_YOUR ASSIGNMENT_
Answer from the interview excerpt about Mariah:
1. What is she wearing during the interview?
2. Which character does she say she is very like "when it comes down to it"?
3. What does she promise anyone who tries something she might not be able to ward off?

_EXTRACT_
▼
By way of a defence, Mariah admits that her “new-found” obsession with how she looks is not that new. “My stuff comes outta insecurity. Most people I know who are told they're beautiful their whole lives are not even into the glamorous side of things.” You get the feeling that, even though she's wearing a sleeveless blue top, jeans and minimal make-up, she would feel naked leaving the house in jogging bottoms and trainers. “It's like playing dress-up for me, but when it comes to men, and I hate being redundant, I really have slept with fewer men than people think. I can count them on one hand and I'm proud of that because what do I need to go there for, especially in today's world.”

The unspoken accusation that she went from virgin to vamp does not rest well with Mariah. “See, I prance around in these little ensembles, but the truth is I'm very Mary Poppins when it comes down to it. I kinda have a six-year-old's perspective on it — like I'm playing dress-up and ‘Oh, isn't this fun?’ then it's like, ‘Oops.’ I guess people think something's gonna happen from this, but they're wrong. Honestly.”

Her experiences of being around men who would not hesitate to exploit the situation have taught Mariah the benefits of the element of surprise.

Be warned. Try something that you think lil' Miss Prim-and-Proper might not be able to ward off and Mariah promises a “freakin' elbow to the head. Although I'm very nice, I will not hesitate to smack somebody upside their head. Believe me. That's the problem we have here; the duality of me again.”
▲
_GIVEN INFORMATION_
▼
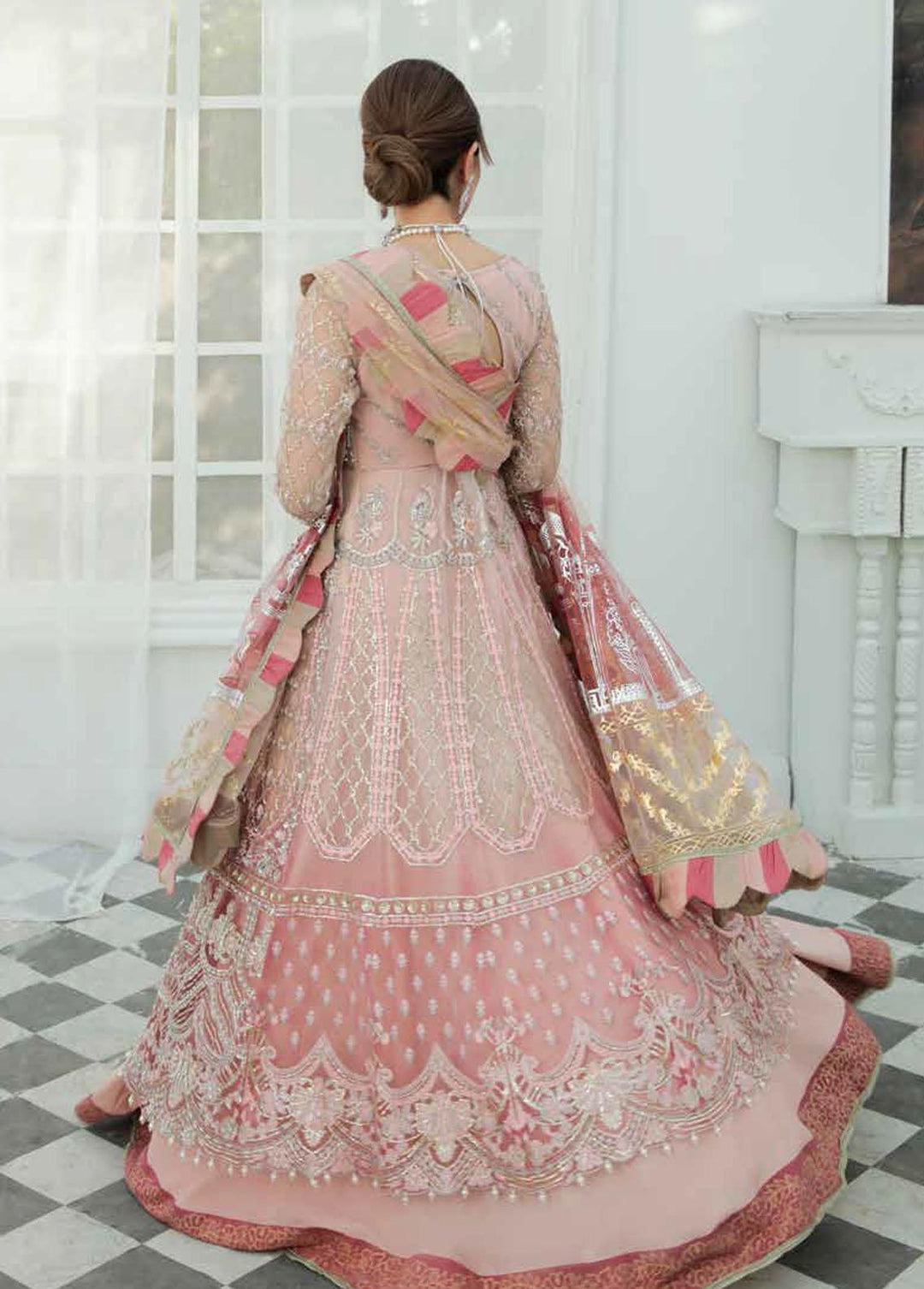 Inayat Embroidered Organza Suits Unstitched 3 Piece IN22LW 04 Zaina - Luxury Wedding Collection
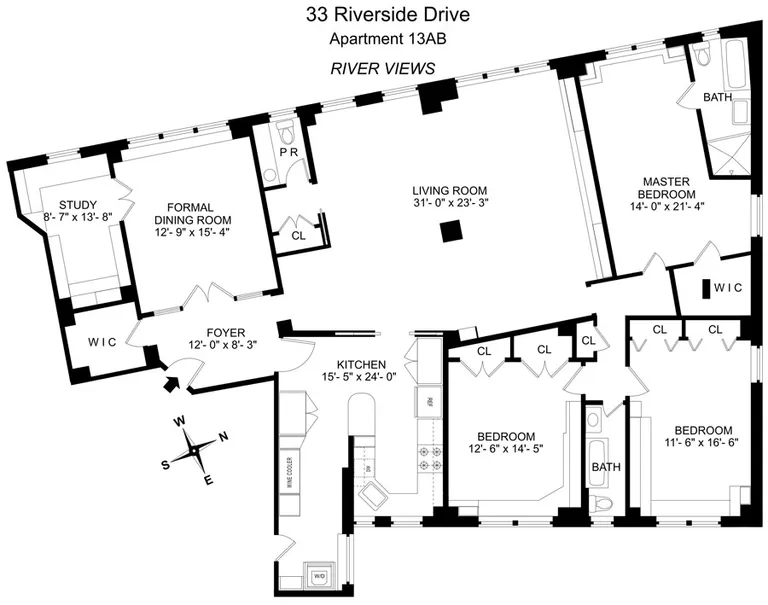 33 Riverside Drive, 13AB | floorplan | View 19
▲
_TASK RESPONSE_
1. A sleeveless blue top, jeans and minimal make-up.
2. Mary Poppins.
3. A "freakin' elbow to the head."